A cross-sectional study, which identified that IAAT is inversely related to BMD. In this pediatric sample, the mean of IAAT was 4.35 cm which seems a normal value, because it was similar to another group of sedentary obese children and adolescents without non-alcoholic fat liver disease (mean value of 4.1 cm) [17
]. On the other hand, the same group of obese children and adolescents had a significant decrease of 1.6 cm after one year of exercise intervention [17
], supporting the relevance of the sedentary lifestyle as an inclusion criteria and evidencing the potential of prolonged engagement of physical exercise in combating comorbidities related to abdominal obesity [8
]. The inclusion of the sedentary lifestyle was also important because there is a positive relationship between increased habitual physical activity and BMD [18
Gender is an important variable related to skeletal formation. Male adolescents, more than girls, are affected by biological processes that accelerate bone development [2
]. In the final stages of adolescence, boys are taller and have a higher bone mineral density [2
]. Through childhood and adolescence, when compared to the female gender, boys have an increased likelihood of practicing sports [8
], which are related to bone development. Moreover, during adulthood, hormonal characteristics of male obesity may exert deleterious effects on bone microarchitecture [19
]. Therefore, the inclusion of gender as a potential confounder constitutes a methodological strength, because it indicates that IAAT is inversely related to BMD independent of this important confounder.

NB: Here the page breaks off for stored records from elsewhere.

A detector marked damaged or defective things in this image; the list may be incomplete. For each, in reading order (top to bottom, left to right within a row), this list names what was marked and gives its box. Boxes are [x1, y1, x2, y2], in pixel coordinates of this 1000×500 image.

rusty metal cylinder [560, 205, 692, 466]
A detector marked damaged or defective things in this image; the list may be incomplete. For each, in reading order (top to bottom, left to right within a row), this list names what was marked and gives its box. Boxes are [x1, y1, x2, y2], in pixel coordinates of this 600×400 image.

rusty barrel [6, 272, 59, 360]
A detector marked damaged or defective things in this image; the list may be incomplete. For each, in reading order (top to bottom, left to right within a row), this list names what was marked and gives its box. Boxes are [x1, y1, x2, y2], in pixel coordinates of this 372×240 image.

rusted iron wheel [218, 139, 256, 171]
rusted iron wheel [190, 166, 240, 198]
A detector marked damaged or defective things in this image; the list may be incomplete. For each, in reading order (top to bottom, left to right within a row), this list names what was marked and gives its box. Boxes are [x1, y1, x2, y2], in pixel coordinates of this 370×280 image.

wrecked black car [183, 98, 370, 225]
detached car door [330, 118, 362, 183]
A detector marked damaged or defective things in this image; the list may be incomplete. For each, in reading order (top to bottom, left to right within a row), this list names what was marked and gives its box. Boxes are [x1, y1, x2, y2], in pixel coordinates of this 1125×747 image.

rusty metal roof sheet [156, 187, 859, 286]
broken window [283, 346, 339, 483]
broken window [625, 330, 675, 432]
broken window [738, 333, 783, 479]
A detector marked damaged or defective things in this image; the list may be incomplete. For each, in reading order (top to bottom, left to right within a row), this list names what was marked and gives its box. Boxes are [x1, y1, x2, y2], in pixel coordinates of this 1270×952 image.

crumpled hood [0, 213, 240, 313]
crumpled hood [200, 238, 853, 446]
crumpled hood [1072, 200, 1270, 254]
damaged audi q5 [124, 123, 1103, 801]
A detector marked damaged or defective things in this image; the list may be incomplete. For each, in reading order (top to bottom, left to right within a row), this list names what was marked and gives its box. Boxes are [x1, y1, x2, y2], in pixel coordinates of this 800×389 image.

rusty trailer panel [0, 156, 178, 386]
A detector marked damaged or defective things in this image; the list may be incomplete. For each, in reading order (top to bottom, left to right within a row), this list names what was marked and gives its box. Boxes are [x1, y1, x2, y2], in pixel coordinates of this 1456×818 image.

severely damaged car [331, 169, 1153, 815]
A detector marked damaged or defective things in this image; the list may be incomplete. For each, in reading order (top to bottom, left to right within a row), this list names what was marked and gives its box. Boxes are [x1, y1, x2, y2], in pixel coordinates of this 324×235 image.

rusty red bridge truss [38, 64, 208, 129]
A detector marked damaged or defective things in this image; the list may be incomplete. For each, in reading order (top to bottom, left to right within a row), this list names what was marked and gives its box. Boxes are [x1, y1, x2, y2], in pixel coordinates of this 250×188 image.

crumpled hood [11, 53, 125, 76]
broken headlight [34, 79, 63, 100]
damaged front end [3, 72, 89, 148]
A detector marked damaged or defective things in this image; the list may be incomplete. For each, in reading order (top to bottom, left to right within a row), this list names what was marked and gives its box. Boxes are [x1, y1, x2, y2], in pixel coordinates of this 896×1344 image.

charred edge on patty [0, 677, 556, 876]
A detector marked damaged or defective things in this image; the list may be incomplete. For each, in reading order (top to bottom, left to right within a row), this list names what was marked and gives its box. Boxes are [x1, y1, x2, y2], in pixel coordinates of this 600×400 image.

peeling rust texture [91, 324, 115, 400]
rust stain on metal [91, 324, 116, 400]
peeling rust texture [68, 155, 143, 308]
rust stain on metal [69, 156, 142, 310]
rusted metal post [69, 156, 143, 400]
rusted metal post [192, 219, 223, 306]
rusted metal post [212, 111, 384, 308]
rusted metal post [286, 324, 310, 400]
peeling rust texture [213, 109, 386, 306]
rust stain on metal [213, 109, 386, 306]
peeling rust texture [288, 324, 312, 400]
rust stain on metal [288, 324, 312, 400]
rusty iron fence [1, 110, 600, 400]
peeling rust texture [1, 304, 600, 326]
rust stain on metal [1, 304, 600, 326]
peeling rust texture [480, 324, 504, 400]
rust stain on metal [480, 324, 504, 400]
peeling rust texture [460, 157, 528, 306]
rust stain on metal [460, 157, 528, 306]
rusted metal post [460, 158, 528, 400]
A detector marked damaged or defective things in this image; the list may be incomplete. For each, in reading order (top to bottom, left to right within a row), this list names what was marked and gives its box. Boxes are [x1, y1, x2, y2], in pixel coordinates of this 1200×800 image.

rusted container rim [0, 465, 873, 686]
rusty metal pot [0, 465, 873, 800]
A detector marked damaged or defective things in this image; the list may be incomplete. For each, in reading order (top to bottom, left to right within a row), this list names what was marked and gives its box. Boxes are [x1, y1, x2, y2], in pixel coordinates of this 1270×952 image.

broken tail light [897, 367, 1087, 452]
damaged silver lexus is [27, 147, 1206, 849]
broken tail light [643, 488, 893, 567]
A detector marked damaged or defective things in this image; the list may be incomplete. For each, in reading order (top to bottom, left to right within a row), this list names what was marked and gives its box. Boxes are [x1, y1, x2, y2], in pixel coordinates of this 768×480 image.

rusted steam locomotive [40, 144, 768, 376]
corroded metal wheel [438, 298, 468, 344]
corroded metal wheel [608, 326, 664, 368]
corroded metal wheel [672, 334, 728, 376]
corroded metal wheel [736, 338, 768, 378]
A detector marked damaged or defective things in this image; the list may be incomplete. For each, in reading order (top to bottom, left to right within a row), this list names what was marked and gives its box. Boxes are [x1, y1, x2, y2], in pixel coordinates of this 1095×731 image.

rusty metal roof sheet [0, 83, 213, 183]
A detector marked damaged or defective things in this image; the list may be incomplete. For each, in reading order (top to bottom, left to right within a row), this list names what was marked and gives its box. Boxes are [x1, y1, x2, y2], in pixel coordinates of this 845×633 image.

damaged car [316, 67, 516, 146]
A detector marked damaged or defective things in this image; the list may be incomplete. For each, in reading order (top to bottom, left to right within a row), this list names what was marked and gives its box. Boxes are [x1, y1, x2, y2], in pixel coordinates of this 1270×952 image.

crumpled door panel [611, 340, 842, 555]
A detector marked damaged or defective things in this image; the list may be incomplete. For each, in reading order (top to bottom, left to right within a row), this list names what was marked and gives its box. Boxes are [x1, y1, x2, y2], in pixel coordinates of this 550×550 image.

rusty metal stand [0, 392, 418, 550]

Agreeing with previous studies, in this sample there was a positive relationship between body weight/adiposity and BMD [11
]. Indeed, obese subjects, from an early age, have increased bone density, mainly due to the stress occasioned by the increased weight on bone tissue that causes deformation and, hence, leads to bone remodeling [2
]. Similarly, the same mechanical/biochemical process offers support to the idea that sports with impact are important tools in the promotion of adequate bone health in adolescents [2
]. It is noteworthy that although obesity is positively related to BMD, more recent findings suggest that bone quality is compromised in obese subjects [21
On the other hand, our findings point out that body fatness distribution should be considered as a potential confounder in this relationship, because increased IAAT was inversely related to BMD, independent of general obesity. Previous studies involving anthropometric (waist-to-hip ratio) [20
] and DXA variables (abdominal fatness in kg) [7
] identified similar relationship patterns in children and adults, respectively.
The inverse relationship between IAAT and BMD could be based on the action of adipokines produced by adipose tissue over growth mediators related to bone development. Nemet et al. [22
] identified, in a longitudinal design, that the practice of very high intensity physical exercise simultaneously caused a significant increase in pro-inflammatory markers (tumor necrosis factor - alpha) and a subsequent decrease in growth mediators, such as insulin-like-growth-factor-I. Similarly, the adipose tissue located in the abdominal region (mainly the visceral one) has a special role in the release of adipokines into the bloodstream [23
]. Therefore, it is possible to believe that IAAT could be a risk factor related to a harmful effect in bone remodeling and in turn to a risk factor of osteoporosis in adulthood.
Visceral adipose tissue is related to insulin resistance and insulin plays a role in the proliferation of osteoblasts. Thus, decreased insulin action may be one of the possible mechanisms by which obesity affects bone mass. In agreement, in a recent study, increased insulin concentration and HOMA-IR were considered negative predictors of bone mineral density in adolescents [24
]. However, this is a recent finding that needs further top research focusing on the understanding of the physiological common mechanisms behind this association.
Our study has positive points, such as: (i) the sample size calculation; (ii) the use of adequate techniques to measure body composition/IAAT. On the other hand, limitations should be recognized: (i) the cross-sectional design (absence of causality statements), (ii) an absence of measurements relating to the intake of calcium and vitamin D and (iii) an absence of pro-inflammatory adipokines. Moreover, there were correlations of low magnitude between BMD and IAAT, indicating that other variables are important in this relationship and, therefore, further studies are necessary to identify them.